[Estratto del documento]

Il Cardinal Ravasi e i massoni: il dialogo tra Chiesa e Loggia non parte da zero

In poche settimane si sono susseguiti, intrecciandosi, intrecciati tre eventi che hanno riportato la Massoneria italiana al centro dei “media”. Il 26 gennaio 2016 si è svolto a San Remo l’incontro pubblico tra i Grandi Maestri della Gran Loggia d’Italia (GLdI), Antonio Binni, e del Grande Oriente d’Italia (GOdI), Stefano Bisi, con una presenza di pubblico ampiamente superiore alle previsioni. (1) Quindici giorni dopo, “Il Sole-24 Ore” ha pubblicato con rilievo l’articolo di Roberto Galullo, “La massoneria marcia verso la loggia unica”, con riferimento a presunti accordi tra il GOdI e la Gran Loggia Regolare d’Italia (GLRI), sotto il maglietto del dott. Fabio Venzi, in vista del riconoscimento del GOdI da parte della Gran Loggia Unita d’Inghilterra: “annuncio”  subito (quanto invano) smentito sia dal Gran Maestro Bisi, sia dall’avv. Giuseppe Bentivegna in qualità di legale rappresentante della GLRI con nota comparsa nel  “Sole-24 Ore” il 14 febbraio. Lo stesso giorno, nel supplemento domenicale il quotidiano della Confindustria, da anni silente sul tema, ha pubblicato “Cari fratelli massoni” del cardinale Gianfranco Ravasi (2).

Con l’autorevolezza della porpora e della vasta cultura, l’Autore prende spunto  dal libretto Dichiarazione circa le associazioni massoniche (23 novembre 1983) (3), ripercorre sinteticamente le scomuniche pontificie della Libera Muratoria e altri documenti cattolici poco irenici e approda alla equilibrata conclusione che le “varie dichiarazioni di incompatibilità tra le due appartenenze alla Chiesa e alla massoneria non impediscono, però, il dialogo come è esplicitamente affermato nel documento dei vescovi tedeschi che già allora (1980, NdA) elencavano ambiti specifici di confronto con la dimensione comunitaria, la beneficenza, la lotta al materialismo, la dignità umana, la conoscenza reciproca. Si deve inoltre superare l’atteggiamento di certi ambienti integralisti cattolici che – per colpire alcuni esponenti anche gerarchici della Chiesa a loro sgraditi –  ricorrevano all’arma dell’accusa apodittica di una loro appartenenza massonica. In conclusione, come scrivevano già i vescovi di Germania, bisogna andare oltre  ‘ostilità, oltraggi, pregiudizi’ reciproci, perché ‘rispetto ai secoli passati sono mutati il tono, il  livello, e il modo di manifestare le differenze’. Che pure continuano a permanere in modo netto”: aggiunta doverosa perché l’una (la Chiesa) è una religione, l’altra (la Massoneria) no. Sarebbe ingeneroso osservare che la pronuncia del cardinale parrebbe dettata anche dal fastidio per le reiterate insinuazioni di massonofagi su suoi contatti con “mondi” lontani dall’ortodossia.  Non solo. Chi amministra il sacramento della confessione ed è chiamato a “sciogliere” i peccati in terra è bene ne abbia cognizione  e conosca anche i più “lontani”e refrattari.

[/Estratto del documento]
[Dati in ingresso]

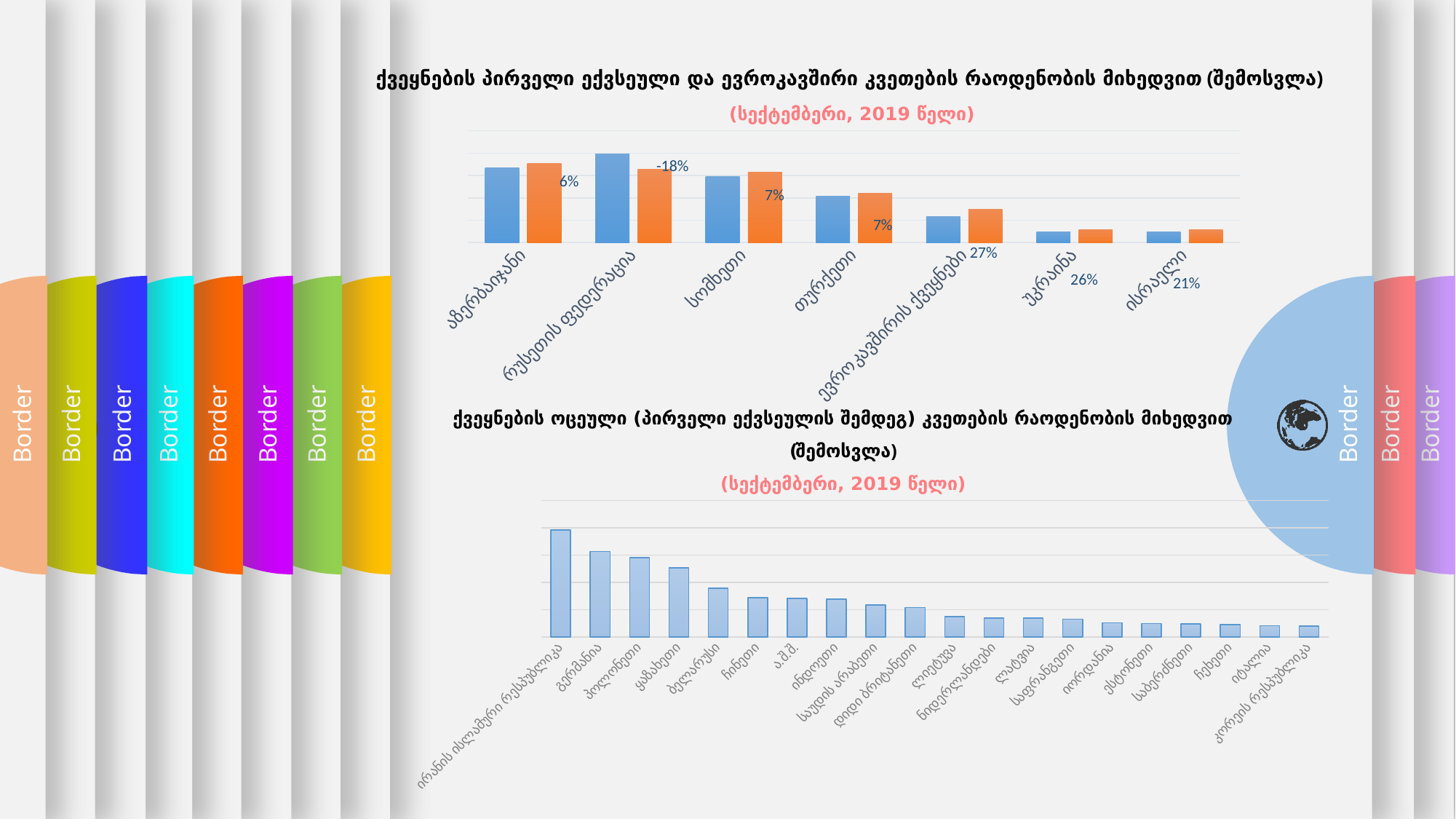
In the top chart, which category has the tallest bar? რუსეთის ფედერაცია In the top chart, how many categories are shown on the x axis? 7 In the top chart, what percentage label is shown for უკრაინა? 26% In the top chart, what percentage label is shown for რუსეთის ფედერაცია? -18% In the top chart, what percentage label is shown for ევროკავშირის ქვეყნები? 27% What type of chart is the top chart on the slide? bar chart In the top chart, which has the taller blue bar: აზერბაიჯანი or სომხეთი? აზერბაიჯანი In the top chart, what percentage label is shown for ისრაელი? 21% In the bottom chart, do the bar values rise or fall from left to right? fall In the bottom chart, which country has the highest bar? ირანის ისლამური რესპუბლიკა In the top chart, how many bar series are plotted for each category? 2 In the bottom chart, how many countries are shown? 20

[/Dati in ingresso]

• Usando le informazioni:
#1 Nell'estratto su Ravasi e la Massoneria, elenca tutti gli ambiti di confronto che secondo il testo il documento dei vescovi tedeschi indicava.
#2 Prosegui l'estratto su Ravasi e la Massoneria a partire dall'ultima frase riportata.

• Soluzioni:
#1 La dimensione comunitaria, la beneficenza, la lotta al materialismo, la dignità umana, la conoscenza reciproca.

#2
Come prevedibile, l’articolo del cardinale ha suscitato plausi negli uni e indignazione in altri, in specie, appunto, negli ambienti integralistici. La sua importanza è innegabile, non solo per metodo ma anche per merito, giacché suona molto diverso dal giudizio estemporaneo ma negativo espresso dal vescovo di Roma, Francesco, nei confronti delle “lobbies massoniche”, poi reiteratamente evocate da parlamentari e da giornalisti a proposito di vicissitudini rilevanti o meno della cronaca politica, anche con riferimento a scandali bancari e a supposte interferenze di “poteri forti”, interni ed esteri, sulla vita pubblica italiana: coro nel quale spiccò l’ “a solo” di Ferruccio de Bortoli che si spinse a denunciare l’ “odore stantio di massoneria” in (per lui) oscure manovre politiche apicali.

A cospetto del polverone di annunci, smentite, insinuazioni e controdichiarazioni, per fare “più luce” (come invocò morendo il massone Goethe) tre osservazioni s’impongono per collocare le apprezzate considerazioni del cardinal Ravasi in un contesto storico non rimpicciolito a cronaca spicciola.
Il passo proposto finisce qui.